Are You Buying from a Quality Company?

Last Updated: October 18, 2013 by
Categories: Auto Insurance, Driving to Mexico, Tips

Passport Books and a Map of MexicoMexico insurance companies often get a bad rap. Why? For not paying claims. The truth is that it is a classic case of a couple of bad apples spoiling the whole bunch. For years Mexpro has screamed from the roof-tops that not all insurance companies are created equal. In the US there are many protections and regulations that monitor the quality of insurance companies. Many of these are legislated on a state or federal level, and others are done by third party auditing companies such as A.M. Best.
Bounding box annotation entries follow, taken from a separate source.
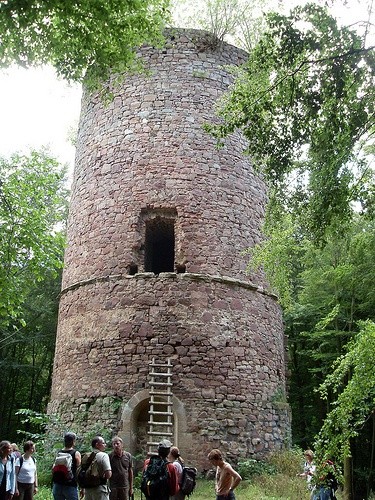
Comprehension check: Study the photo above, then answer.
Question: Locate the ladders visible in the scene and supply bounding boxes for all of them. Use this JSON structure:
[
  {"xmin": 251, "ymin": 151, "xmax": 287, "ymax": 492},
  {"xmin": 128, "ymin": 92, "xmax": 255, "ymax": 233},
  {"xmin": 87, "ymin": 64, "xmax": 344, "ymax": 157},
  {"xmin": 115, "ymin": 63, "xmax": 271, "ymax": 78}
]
[{"xmin": 145, "ymin": 357, "xmax": 173, "ymax": 461}]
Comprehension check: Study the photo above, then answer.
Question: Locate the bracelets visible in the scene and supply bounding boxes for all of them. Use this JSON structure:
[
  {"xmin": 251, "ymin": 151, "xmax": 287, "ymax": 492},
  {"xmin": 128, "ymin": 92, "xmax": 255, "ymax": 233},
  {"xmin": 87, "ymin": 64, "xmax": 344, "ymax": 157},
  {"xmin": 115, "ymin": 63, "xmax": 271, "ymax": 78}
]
[
  {"xmin": 229, "ymin": 487, "xmax": 234, "ymax": 492},
  {"xmin": 35, "ymin": 486, "xmax": 38, "ymax": 488},
  {"xmin": 130, "ymin": 488, "xmax": 133, "ymax": 489}
]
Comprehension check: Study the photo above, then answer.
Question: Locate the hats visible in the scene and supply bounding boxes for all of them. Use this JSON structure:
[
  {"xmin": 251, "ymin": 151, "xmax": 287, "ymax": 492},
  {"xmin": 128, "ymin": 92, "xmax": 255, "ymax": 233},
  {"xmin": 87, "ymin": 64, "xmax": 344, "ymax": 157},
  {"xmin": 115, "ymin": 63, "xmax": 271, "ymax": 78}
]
[
  {"xmin": 170, "ymin": 446, "xmax": 179, "ymax": 455},
  {"xmin": 159, "ymin": 440, "xmax": 173, "ymax": 448}
]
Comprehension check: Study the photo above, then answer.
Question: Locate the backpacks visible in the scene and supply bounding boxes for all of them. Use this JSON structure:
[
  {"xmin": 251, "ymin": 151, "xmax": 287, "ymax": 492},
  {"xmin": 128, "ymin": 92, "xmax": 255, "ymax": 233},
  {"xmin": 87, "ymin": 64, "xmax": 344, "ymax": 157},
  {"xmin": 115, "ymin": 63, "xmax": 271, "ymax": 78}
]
[
  {"xmin": 141, "ymin": 455, "xmax": 173, "ymax": 500},
  {"xmin": 77, "ymin": 450, "xmax": 107, "ymax": 488},
  {"xmin": 175, "ymin": 460, "xmax": 197, "ymax": 495},
  {"xmin": 51, "ymin": 449, "xmax": 77, "ymax": 487}
]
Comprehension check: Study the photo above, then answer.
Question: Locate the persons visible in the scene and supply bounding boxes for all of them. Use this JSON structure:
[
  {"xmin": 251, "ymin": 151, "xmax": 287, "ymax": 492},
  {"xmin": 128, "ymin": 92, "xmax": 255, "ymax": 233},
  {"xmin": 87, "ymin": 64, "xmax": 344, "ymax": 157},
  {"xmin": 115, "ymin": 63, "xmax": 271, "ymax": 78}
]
[
  {"xmin": 81, "ymin": 436, "xmax": 112, "ymax": 500},
  {"xmin": 296, "ymin": 449, "xmax": 339, "ymax": 500},
  {"xmin": 15, "ymin": 440, "xmax": 39, "ymax": 500},
  {"xmin": 207, "ymin": 449, "xmax": 242, "ymax": 500},
  {"xmin": 51, "ymin": 432, "xmax": 84, "ymax": 500},
  {"xmin": 0, "ymin": 440, "xmax": 15, "ymax": 500},
  {"xmin": 140, "ymin": 439, "xmax": 178, "ymax": 500},
  {"xmin": 168, "ymin": 446, "xmax": 198, "ymax": 500},
  {"xmin": 11, "ymin": 442, "xmax": 21, "ymax": 460},
  {"xmin": 107, "ymin": 436, "xmax": 134, "ymax": 500}
]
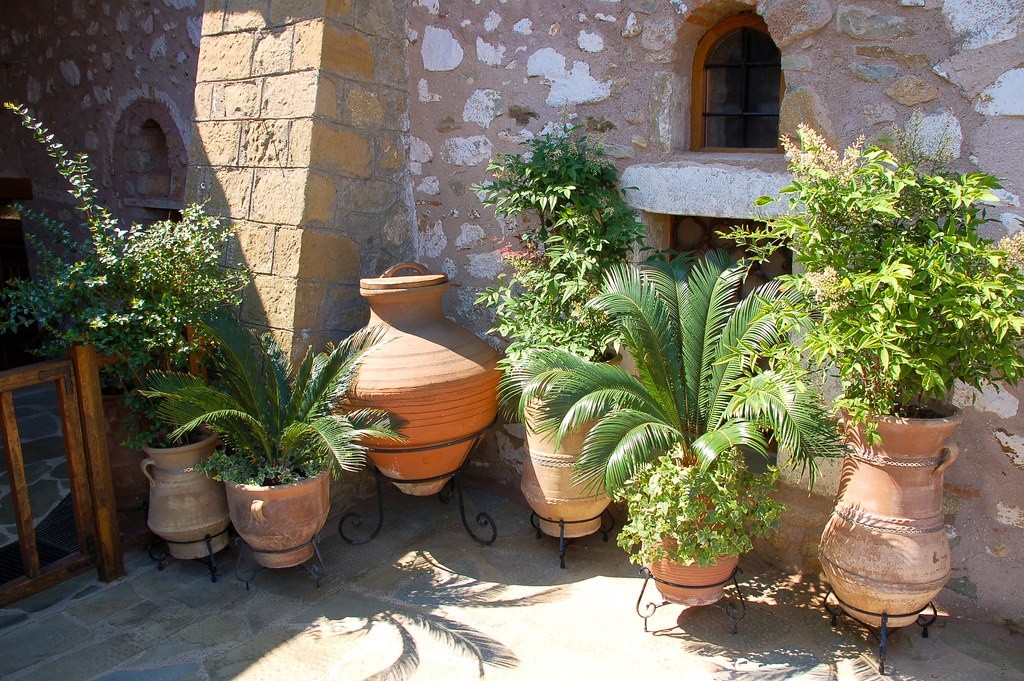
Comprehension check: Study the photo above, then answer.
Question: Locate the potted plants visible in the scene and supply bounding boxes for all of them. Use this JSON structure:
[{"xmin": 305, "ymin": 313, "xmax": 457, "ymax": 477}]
[
  {"xmin": 0, "ymin": 100, "xmax": 256, "ymax": 560},
  {"xmin": 495, "ymin": 246, "xmax": 853, "ymax": 607},
  {"xmin": 715, "ymin": 105, "xmax": 1024, "ymax": 629},
  {"xmin": 118, "ymin": 307, "xmax": 411, "ymax": 569},
  {"xmin": 469, "ymin": 98, "xmax": 678, "ymax": 539}
]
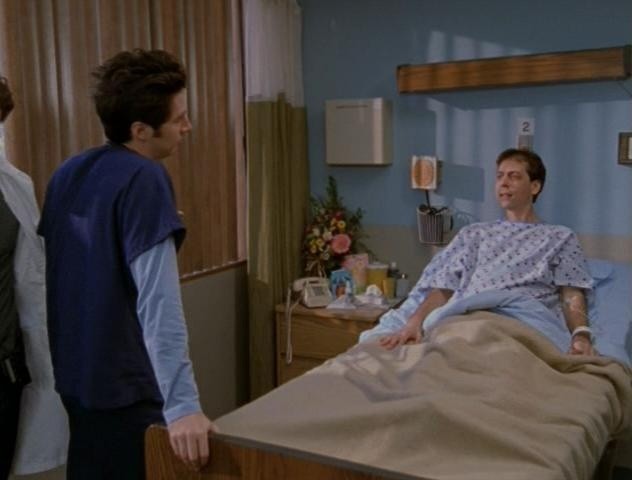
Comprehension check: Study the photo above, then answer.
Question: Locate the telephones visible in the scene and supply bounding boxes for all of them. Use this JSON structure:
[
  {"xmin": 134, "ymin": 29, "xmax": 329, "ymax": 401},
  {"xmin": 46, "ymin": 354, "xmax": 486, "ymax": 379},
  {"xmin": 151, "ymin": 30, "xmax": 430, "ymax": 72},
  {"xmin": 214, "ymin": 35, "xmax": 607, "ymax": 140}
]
[{"xmin": 293, "ymin": 277, "xmax": 333, "ymax": 308}]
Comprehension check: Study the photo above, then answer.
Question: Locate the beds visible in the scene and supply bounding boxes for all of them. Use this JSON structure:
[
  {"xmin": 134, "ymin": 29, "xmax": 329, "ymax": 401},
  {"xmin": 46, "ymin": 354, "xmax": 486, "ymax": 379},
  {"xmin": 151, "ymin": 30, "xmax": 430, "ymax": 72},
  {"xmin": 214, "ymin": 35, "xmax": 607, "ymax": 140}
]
[{"xmin": 143, "ymin": 262, "xmax": 632, "ymax": 479}]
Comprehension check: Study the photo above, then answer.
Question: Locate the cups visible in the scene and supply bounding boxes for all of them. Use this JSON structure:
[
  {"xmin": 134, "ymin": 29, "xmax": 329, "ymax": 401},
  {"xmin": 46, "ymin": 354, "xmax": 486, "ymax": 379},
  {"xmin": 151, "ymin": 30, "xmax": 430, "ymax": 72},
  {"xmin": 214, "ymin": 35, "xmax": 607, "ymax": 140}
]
[
  {"xmin": 383, "ymin": 278, "xmax": 397, "ymax": 298},
  {"xmin": 365, "ymin": 262, "xmax": 388, "ymax": 297}
]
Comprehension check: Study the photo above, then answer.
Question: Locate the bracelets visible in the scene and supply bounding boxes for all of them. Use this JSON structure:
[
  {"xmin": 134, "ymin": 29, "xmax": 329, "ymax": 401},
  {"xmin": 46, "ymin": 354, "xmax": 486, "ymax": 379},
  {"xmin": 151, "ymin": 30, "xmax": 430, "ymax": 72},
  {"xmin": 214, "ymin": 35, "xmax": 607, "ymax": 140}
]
[{"xmin": 568, "ymin": 324, "xmax": 598, "ymax": 344}]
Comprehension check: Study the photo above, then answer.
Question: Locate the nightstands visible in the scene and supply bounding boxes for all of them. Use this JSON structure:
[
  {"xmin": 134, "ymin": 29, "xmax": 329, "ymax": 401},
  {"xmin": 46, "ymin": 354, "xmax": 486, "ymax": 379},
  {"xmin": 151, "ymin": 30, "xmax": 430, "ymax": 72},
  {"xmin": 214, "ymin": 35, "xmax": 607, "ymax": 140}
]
[{"xmin": 274, "ymin": 296, "xmax": 407, "ymax": 389}]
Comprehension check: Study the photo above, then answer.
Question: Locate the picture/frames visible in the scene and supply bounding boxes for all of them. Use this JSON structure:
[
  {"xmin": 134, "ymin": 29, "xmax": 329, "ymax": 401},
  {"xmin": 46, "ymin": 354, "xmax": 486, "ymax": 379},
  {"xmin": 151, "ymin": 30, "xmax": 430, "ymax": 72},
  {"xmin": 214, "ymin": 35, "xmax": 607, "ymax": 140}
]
[{"xmin": 618, "ymin": 131, "xmax": 632, "ymax": 164}]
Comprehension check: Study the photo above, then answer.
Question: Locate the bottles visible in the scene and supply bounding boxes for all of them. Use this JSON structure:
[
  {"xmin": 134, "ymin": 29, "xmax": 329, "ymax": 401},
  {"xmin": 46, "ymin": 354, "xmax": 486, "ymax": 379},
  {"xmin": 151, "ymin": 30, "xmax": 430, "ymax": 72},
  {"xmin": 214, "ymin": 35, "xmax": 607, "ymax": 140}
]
[
  {"xmin": 388, "ymin": 262, "xmax": 401, "ymax": 277},
  {"xmin": 396, "ymin": 273, "xmax": 408, "ymax": 297}
]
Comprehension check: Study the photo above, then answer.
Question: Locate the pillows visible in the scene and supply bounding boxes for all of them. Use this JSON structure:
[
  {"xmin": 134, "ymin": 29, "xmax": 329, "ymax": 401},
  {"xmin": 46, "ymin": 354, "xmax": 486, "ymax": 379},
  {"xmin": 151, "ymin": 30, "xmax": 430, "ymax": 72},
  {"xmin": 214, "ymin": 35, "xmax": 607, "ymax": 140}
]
[{"xmin": 583, "ymin": 258, "xmax": 615, "ymax": 289}]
Typically a rating of "A-" (think high school grades) indicates that a company is sufficiently capable of paying your claim. Anything lower indicates the company isn’t as strong as it should be, and anything higher is better. In Mexico however, there are few companies that subject themselves to an audit for the purpose of proving financial stability. The result has been poor claims service.
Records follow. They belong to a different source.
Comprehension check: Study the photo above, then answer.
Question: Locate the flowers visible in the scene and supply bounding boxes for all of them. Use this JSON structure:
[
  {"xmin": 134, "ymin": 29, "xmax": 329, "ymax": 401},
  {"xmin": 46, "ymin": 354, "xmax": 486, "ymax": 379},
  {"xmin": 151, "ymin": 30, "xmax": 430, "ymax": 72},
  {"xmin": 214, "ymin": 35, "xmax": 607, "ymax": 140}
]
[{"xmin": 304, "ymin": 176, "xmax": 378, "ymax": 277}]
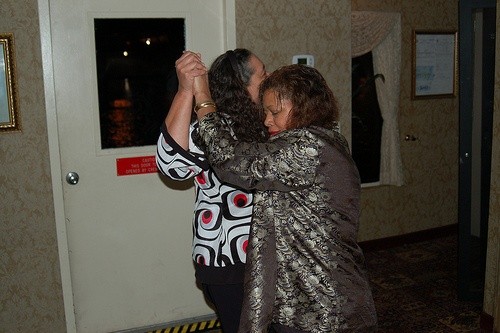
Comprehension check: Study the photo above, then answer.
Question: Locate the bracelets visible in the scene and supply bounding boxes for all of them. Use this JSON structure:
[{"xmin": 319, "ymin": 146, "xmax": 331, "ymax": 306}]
[{"xmin": 193, "ymin": 102, "xmax": 216, "ymax": 112}]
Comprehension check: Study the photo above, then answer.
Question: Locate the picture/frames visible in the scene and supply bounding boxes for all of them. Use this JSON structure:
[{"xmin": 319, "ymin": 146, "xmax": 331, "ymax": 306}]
[
  {"xmin": 411, "ymin": 28, "xmax": 459, "ymax": 101},
  {"xmin": 0, "ymin": 33, "xmax": 23, "ymax": 133}
]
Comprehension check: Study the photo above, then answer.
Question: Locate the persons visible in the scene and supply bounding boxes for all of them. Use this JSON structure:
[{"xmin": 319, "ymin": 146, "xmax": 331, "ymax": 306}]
[
  {"xmin": 154, "ymin": 49, "xmax": 287, "ymax": 333},
  {"xmin": 184, "ymin": 51, "xmax": 380, "ymax": 333}
]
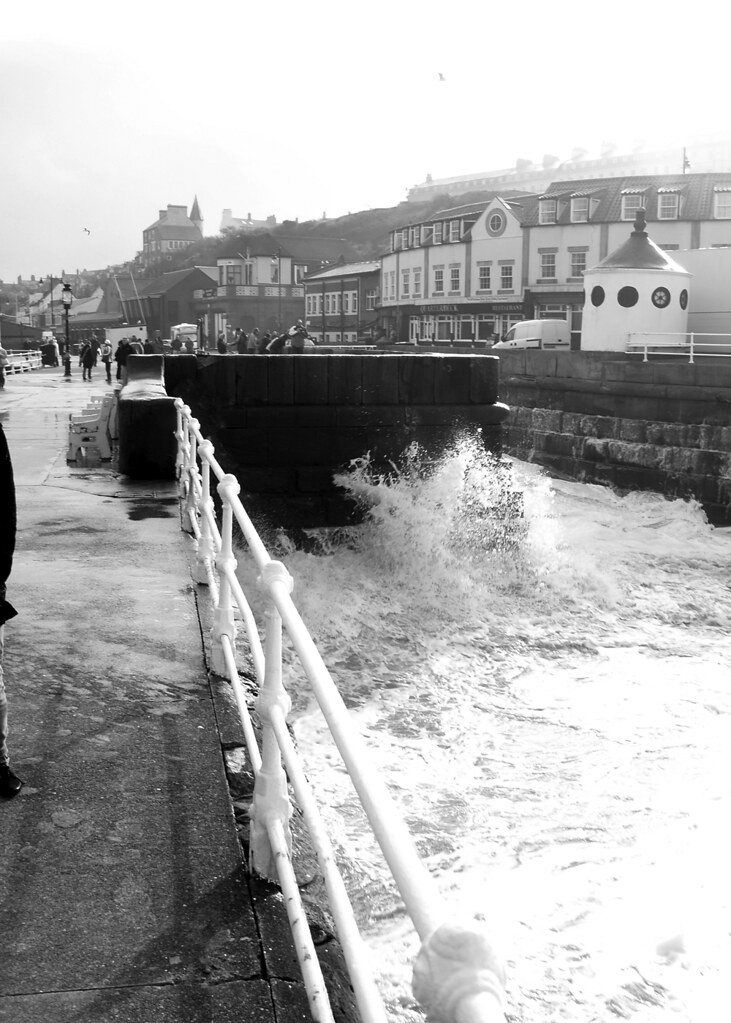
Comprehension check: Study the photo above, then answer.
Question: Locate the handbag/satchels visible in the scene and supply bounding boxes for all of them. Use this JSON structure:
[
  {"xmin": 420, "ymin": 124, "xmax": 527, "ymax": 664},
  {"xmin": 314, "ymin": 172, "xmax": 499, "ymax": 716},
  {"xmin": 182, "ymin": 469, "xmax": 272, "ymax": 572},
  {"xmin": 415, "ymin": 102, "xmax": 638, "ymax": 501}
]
[{"xmin": 101, "ymin": 356, "xmax": 109, "ymax": 363}]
Mexican government officials have recognized this problem, and are working to implement the new reporting requirements. The Mexico Insurance and Finance commission will be implementing "European Solvency II" regulations with a target date of 2015 (similar to Dodd Frank act protections in the USA), which will force insurers to shore up their capitalization, balance sheets, and pricing, and be subject to better US and European style financial regulation. The importance of this new law cannot be understated and will have a massive impact in the market, particularly on smaller and B-rated or unrated insurers, many of whom may struggle to meet the new financial requirements required to continue operations.
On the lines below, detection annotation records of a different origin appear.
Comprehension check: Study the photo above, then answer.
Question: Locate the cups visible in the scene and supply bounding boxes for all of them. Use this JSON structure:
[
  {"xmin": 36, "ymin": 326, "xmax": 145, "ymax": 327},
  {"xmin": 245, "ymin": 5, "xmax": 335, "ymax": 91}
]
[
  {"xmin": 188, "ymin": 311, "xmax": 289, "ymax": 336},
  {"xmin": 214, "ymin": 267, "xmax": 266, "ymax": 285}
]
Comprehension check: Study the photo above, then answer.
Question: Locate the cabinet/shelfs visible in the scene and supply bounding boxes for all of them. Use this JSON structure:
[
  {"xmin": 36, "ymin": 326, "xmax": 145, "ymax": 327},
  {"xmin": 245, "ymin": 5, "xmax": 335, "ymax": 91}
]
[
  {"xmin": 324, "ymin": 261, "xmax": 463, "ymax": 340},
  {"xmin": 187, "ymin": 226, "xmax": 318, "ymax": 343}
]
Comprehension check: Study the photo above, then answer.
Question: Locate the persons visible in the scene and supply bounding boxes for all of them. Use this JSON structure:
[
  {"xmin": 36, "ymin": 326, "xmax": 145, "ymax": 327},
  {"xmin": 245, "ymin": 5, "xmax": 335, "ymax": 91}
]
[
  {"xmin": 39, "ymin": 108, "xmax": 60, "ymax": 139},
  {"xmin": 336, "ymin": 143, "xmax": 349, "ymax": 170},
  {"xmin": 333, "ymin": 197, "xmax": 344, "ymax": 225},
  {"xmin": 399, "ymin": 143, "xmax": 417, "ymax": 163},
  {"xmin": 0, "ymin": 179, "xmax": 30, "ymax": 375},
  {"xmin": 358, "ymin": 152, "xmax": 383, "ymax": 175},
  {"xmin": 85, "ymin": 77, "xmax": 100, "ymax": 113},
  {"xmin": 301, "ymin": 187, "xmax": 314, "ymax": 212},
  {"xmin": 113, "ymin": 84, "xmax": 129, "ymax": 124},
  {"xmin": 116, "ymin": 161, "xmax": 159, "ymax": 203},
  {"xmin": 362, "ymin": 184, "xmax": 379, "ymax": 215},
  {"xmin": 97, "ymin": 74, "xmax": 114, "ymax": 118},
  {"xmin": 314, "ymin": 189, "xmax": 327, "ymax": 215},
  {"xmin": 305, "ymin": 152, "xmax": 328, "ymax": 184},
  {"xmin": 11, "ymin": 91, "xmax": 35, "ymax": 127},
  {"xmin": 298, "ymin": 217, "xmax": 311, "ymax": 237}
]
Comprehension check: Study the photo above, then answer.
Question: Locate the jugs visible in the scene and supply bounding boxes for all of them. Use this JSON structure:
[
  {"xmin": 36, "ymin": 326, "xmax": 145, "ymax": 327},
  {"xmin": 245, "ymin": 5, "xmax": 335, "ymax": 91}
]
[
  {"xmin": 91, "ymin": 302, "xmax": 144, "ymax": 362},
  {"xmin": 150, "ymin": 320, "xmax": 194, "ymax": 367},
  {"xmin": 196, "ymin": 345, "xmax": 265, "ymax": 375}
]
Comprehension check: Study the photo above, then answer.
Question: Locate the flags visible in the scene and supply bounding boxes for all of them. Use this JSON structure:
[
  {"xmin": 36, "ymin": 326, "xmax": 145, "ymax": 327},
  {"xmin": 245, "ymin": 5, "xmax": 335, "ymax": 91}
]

For Mexpro customers this will have little impact as ABA, ACE and GNP will meet these requirements. ABA and ACE are a part of a large international insurance conglomerate that is "A+" rated. To get that rating the books of all the operating companies (such as ABA and ACE) were reviewed. GNP has an "A-" rating according to A.M. Best. However, there are many Mexican insurance companies that will not meet these, and fail to meet any standard of financial capability. Many of these companies do not charge sufficient premium to take care of the risk they take on, making their prices attractive. Unfortunately, too many consumers fall into the trap, saving a few nickels in exchange for claims headaches later. It is more important than ever to purchase from quality insurance companies in Mexico.